Shortly after CJ turned two (I think), he started lining toys and other things up, laying them out in sinuous, curving streams. His favorite subjects for this were his toy cars and the magnetic letters on his closet door. Not long after that, he started fashioning more complex structures. He’d pile toys up into elaborate three-dimensional stacks and carefully position magnetic letters into clusters that I thought of as “jumbles.” This happened before I was in a position to read anything into his behavior, so I just marveled at the weird and wonderful things he came up with, such as the time he moved most of his possessions into a couple of large concentric rings that my husband Walt and I dubbed “Toyhenge.” (That was really something to behold. It took him two or three hours to arrange, and we both agreed that there were patterns at work that we could sense but not quite define.)
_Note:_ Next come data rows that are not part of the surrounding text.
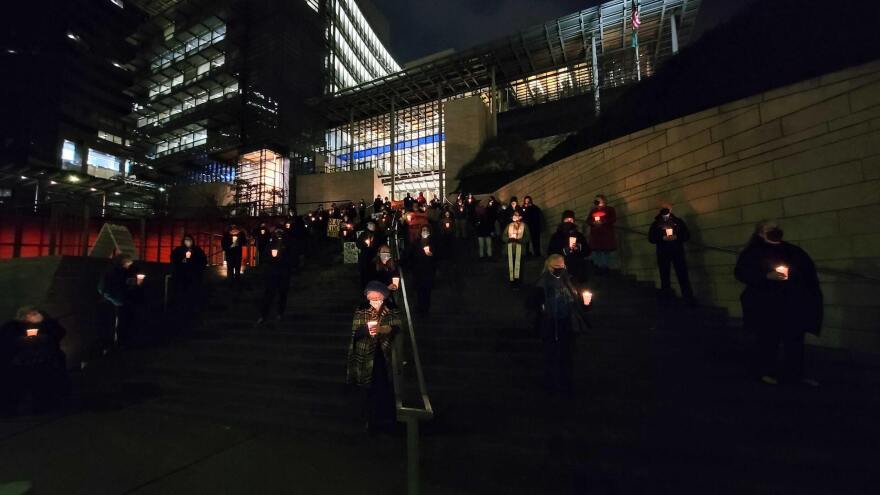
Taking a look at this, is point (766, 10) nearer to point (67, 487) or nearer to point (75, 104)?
point (67, 487)

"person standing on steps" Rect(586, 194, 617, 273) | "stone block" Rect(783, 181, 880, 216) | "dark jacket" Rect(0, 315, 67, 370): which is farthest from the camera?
"person standing on steps" Rect(586, 194, 617, 273)

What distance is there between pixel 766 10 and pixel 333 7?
44572mm

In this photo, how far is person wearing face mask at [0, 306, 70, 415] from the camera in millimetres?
5199

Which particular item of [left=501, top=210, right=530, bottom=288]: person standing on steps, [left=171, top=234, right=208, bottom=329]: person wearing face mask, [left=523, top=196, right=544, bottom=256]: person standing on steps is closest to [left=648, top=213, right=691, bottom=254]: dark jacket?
[left=501, top=210, right=530, bottom=288]: person standing on steps

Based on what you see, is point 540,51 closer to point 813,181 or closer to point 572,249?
point 572,249

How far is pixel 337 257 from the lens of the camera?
12.3 metres

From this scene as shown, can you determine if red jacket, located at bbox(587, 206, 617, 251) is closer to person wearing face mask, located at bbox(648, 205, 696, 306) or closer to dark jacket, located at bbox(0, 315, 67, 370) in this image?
person wearing face mask, located at bbox(648, 205, 696, 306)

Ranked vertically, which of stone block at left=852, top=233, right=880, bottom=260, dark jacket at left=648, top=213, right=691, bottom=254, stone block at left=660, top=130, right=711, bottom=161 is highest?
stone block at left=660, top=130, right=711, bottom=161

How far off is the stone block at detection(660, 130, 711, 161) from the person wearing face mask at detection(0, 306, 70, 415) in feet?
34.2

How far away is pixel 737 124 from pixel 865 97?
5.72 ft

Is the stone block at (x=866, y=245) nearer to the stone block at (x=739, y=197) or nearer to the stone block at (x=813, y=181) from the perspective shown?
the stone block at (x=813, y=181)

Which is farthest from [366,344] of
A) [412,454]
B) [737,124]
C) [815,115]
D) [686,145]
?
[686,145]

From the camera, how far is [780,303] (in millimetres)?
4441

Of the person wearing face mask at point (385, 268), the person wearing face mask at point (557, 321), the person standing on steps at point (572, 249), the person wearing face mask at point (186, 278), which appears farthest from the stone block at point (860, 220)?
the person wearing face mask at point (186, 278)
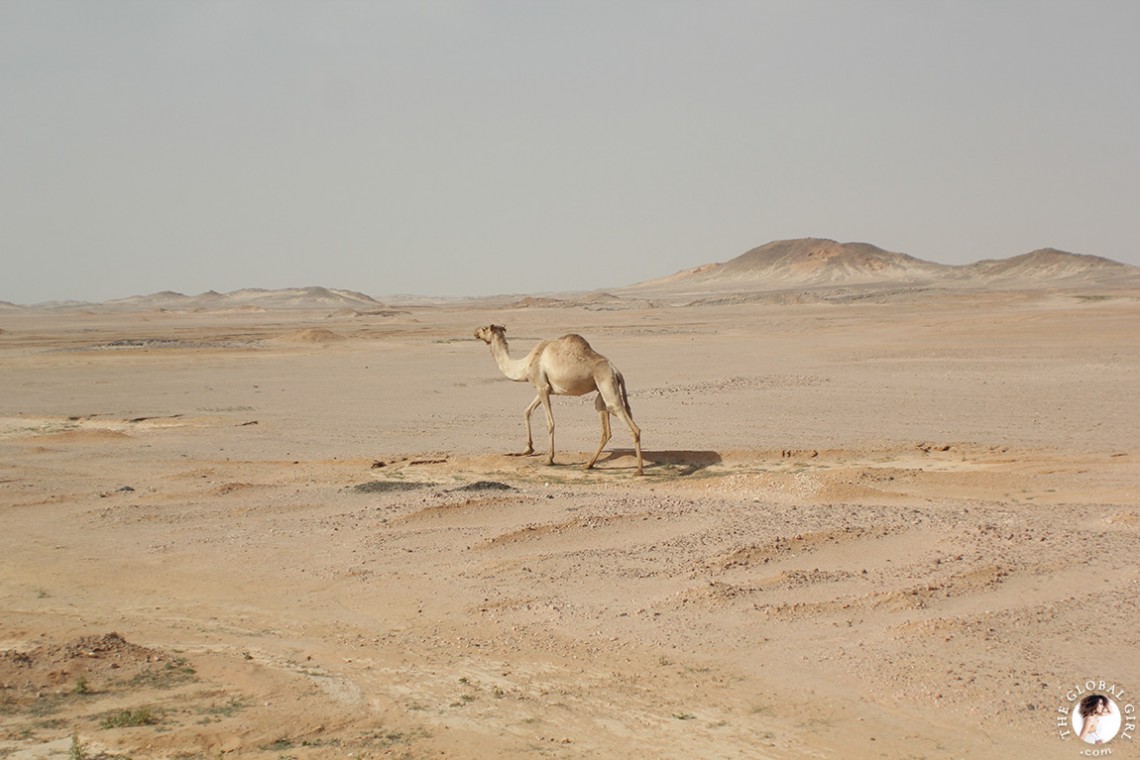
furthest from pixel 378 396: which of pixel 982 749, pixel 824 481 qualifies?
pixel 982 749

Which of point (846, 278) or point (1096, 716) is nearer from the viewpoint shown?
point (1096, 716)

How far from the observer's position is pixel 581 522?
11.5 metres

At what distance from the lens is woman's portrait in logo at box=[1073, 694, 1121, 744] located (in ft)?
20.5

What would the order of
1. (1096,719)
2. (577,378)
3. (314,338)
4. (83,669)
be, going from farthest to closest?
(314,338), (577,378), (83,669), (1096,719)

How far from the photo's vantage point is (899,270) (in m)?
182

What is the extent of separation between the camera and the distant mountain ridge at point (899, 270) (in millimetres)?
157500

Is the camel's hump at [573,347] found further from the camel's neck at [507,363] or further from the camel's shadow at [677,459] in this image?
the camel's shadow at [677,459]

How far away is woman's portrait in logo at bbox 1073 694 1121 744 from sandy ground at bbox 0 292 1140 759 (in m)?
0.18

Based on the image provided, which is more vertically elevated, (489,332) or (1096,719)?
(489,332)

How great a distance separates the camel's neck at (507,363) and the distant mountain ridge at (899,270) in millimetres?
138202

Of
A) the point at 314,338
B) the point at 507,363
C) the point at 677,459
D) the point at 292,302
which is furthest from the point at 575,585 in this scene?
the point at 292,302

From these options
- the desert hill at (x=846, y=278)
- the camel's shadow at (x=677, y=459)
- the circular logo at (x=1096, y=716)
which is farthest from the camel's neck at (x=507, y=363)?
the desert hill at (x=846, y=278)

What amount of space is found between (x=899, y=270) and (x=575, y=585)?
→ 599 feet

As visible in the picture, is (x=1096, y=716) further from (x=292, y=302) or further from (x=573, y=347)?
(x=292, y=302)
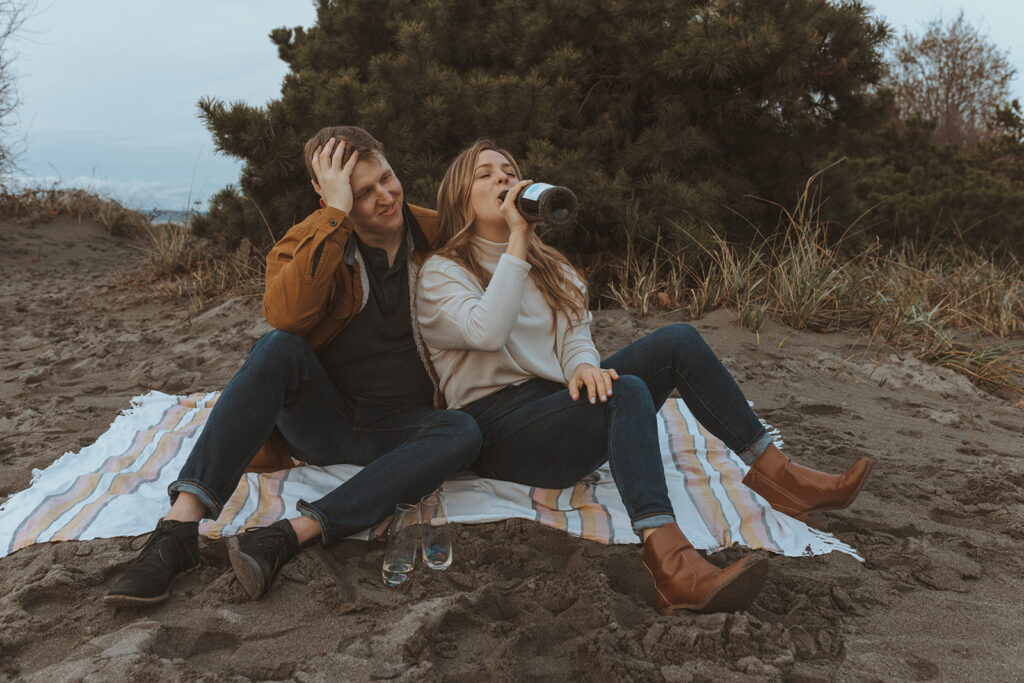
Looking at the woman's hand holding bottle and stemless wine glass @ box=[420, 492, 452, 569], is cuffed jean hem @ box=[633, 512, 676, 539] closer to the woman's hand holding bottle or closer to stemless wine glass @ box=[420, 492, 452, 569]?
stemless wine glass @ box=[420, 492, 452, 569]

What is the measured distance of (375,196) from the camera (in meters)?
2.44

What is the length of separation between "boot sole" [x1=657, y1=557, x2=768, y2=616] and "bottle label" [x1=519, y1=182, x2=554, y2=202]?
3.83 feet

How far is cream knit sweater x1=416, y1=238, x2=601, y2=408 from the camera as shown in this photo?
2.29 m

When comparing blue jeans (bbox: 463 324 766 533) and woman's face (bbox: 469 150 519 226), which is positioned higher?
woman's face (bbox: 469 150 519 226)

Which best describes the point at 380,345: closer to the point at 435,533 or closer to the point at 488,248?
the point at 488,248

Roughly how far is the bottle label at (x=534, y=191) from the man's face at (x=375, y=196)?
423mm

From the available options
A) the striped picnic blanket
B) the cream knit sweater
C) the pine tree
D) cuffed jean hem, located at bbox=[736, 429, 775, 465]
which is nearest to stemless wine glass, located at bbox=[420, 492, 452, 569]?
the striped picnic blanket

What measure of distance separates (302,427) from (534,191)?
1062mm

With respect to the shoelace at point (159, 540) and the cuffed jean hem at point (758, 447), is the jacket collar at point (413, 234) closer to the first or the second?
the shoelace at point (159, 540)

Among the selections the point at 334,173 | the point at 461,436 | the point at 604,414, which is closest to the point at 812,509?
the point at 604,414

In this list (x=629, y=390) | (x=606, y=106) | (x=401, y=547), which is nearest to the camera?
(x=401, y=547)

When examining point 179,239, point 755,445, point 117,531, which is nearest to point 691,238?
point 755,445

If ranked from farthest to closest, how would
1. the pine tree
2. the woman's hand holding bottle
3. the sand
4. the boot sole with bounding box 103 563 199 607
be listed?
the pine tree < the woman's hand holding bottle < the boot sole with bounding box 103 563 199 607 < the sand

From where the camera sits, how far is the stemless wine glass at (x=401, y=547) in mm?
2070
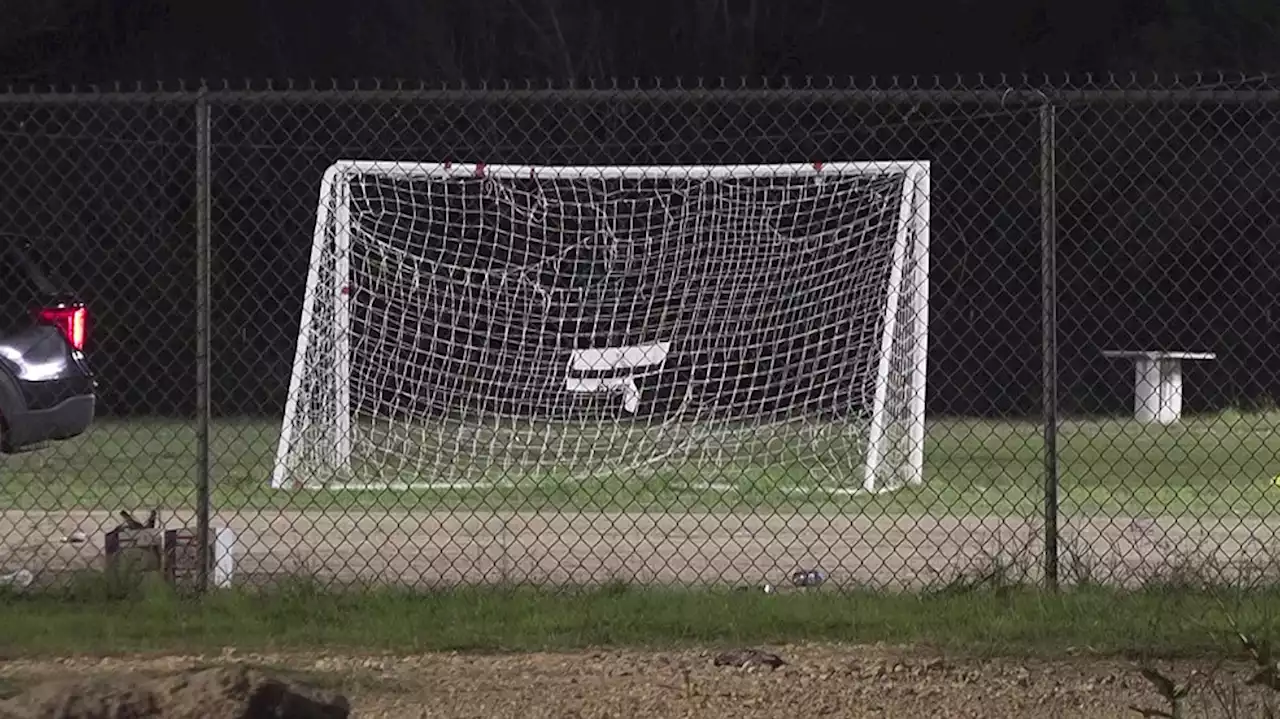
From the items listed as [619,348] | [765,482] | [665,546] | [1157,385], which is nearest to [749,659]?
[665,546]

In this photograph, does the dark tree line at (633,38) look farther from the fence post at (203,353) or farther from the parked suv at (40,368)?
the fence post at (203,353)

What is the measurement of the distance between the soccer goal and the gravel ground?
153 cm

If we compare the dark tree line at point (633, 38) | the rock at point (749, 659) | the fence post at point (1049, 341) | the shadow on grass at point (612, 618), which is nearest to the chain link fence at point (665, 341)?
the fence post at point (1049, 341)

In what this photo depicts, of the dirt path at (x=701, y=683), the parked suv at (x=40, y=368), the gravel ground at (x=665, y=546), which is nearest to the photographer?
the dirt path at (x=701, y=683)

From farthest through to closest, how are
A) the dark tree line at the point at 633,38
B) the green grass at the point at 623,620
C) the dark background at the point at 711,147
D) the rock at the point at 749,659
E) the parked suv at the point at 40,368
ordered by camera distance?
the dark tree line at the point at 633,38 → the dark background at the point at 711,147 → the parked suv at the point at 40,368 → the green grass at the point at 623,620 → the rock at the point at 749,659

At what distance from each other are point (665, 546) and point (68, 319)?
156 inches

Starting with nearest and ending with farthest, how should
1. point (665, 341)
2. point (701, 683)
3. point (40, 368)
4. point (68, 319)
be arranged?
point (701, 683)
point (40, 368)
point (68, 319)
point (665, 341)

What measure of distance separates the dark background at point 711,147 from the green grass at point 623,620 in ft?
31.3

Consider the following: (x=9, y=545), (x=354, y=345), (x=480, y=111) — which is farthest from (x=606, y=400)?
(x=480, y=111)

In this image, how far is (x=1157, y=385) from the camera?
15633 mm

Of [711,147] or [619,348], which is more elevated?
[711,147]

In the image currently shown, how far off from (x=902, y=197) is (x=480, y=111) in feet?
28.0

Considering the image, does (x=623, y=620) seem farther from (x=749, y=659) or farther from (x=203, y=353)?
(x=203, y=353)

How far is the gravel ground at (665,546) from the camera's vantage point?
6.76 meters
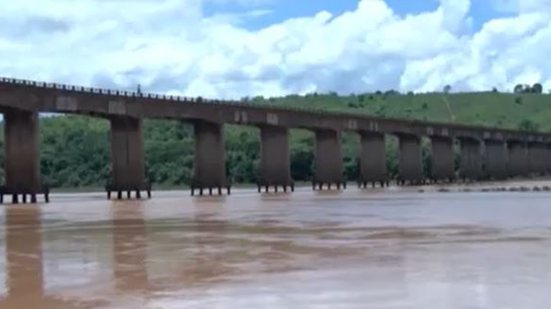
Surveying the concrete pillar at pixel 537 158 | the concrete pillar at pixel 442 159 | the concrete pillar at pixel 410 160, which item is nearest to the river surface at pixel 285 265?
the concrete pillar at pixel 410 160

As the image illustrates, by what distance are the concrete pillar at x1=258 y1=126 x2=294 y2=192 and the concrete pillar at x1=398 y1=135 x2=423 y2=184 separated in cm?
2676

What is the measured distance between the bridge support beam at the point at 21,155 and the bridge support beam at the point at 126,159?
9.30m

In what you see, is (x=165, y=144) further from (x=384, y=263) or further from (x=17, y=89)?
(x=384, y=263)

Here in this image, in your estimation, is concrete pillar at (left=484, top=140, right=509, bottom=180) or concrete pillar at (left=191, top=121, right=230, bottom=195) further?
concrete pillar at (left=484, top=140, right=509, bottom=180)

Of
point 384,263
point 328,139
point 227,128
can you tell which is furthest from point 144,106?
point 227,128

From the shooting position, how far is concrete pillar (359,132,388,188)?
111m

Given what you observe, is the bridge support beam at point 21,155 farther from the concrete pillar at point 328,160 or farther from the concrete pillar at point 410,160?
the concrete pillar at point 410,160

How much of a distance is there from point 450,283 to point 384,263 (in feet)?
11.1

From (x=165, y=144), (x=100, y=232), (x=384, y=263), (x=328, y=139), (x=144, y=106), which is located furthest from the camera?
(x=165, y=144)

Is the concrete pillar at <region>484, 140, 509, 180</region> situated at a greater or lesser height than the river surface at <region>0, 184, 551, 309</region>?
greater

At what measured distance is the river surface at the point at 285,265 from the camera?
559 inches

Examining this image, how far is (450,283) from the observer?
603 inches

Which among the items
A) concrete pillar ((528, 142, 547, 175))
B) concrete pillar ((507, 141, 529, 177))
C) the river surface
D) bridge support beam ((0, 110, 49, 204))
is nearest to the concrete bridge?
bridge support beam ((0, 110, 49, 204))

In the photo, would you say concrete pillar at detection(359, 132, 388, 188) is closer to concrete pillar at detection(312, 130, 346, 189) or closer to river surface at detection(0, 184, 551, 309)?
concrete pillar at detection(312, 130, 346, 189)
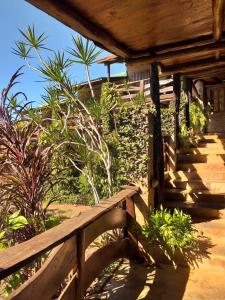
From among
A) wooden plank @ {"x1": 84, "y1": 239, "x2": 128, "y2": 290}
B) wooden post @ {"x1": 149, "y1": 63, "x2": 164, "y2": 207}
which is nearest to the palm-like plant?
wooden post @ {"x1": 149, "y1": 63, "x2": 164, "y2": 207}

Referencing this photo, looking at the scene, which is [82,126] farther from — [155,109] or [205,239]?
[205,239]

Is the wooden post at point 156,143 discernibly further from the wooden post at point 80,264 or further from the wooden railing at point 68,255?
the wooden post at point 80,264

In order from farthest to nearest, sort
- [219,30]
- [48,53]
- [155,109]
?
[48,53] → [155,109] → [219,30]

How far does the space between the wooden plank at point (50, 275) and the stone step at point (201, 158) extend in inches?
172

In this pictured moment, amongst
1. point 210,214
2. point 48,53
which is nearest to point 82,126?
point 48,53

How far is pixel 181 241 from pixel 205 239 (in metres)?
0.55

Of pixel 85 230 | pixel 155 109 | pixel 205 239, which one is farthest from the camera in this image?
pixel 155 109

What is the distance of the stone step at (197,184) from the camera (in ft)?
16.4

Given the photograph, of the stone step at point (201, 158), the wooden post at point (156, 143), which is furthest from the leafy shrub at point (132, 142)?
→ the stone step at point (201, 158)

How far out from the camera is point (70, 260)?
2.35 meters

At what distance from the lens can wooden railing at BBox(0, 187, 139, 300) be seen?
1677mm

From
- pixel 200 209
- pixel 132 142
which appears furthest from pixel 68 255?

Walt got into the habit of peeking into CJ’s room when he first got home from work in order to see whether any words had appeared. We did spot a few three-letter words here and there, and on one occasion we found a four-letter word, “kiss,” at the beginning of one long, snaking line. We figured the words were random. CJ had learned the letters of the alphabet shortly before his second birthday but hadn’t, so far as we could tell, progressed to putting them together.

One day, Walt came home and as usual popped into CJ’s room. I didn’t think anything of it until he called out to me, saying that there was something in the room I needed to see. He had an odd, vaguely worried note in his voice. I figured it was something involving a soiled diaper and went in.

Walt pointed at the closet door to a jumble of letters. “Do you see that?” he asked. His face had gone pale.

I looked. I started at the top left and looked across. R-A-N-D, I thought. Hmmm. Oh, there’s O-M, down and then to the side. R-A-N-D-O-M. Oh wow, that’s – wait. Is that … ? Yeah, it is. N-E-S-S, down under the M. Randomness. How in the world did he do that?

I narrowed my eyes at Walt. “Did you do this?” I asked.

“No,” he said. “If it had been me, I would have written something dirty.”

We both stared at the closet door, feeling unsettled and awed and confused all at once. Randomness.

That’s right, randomness. Not just a word, not just a long word, but a word that was a comment on itself.

And that is what living with CJ is like sometimes.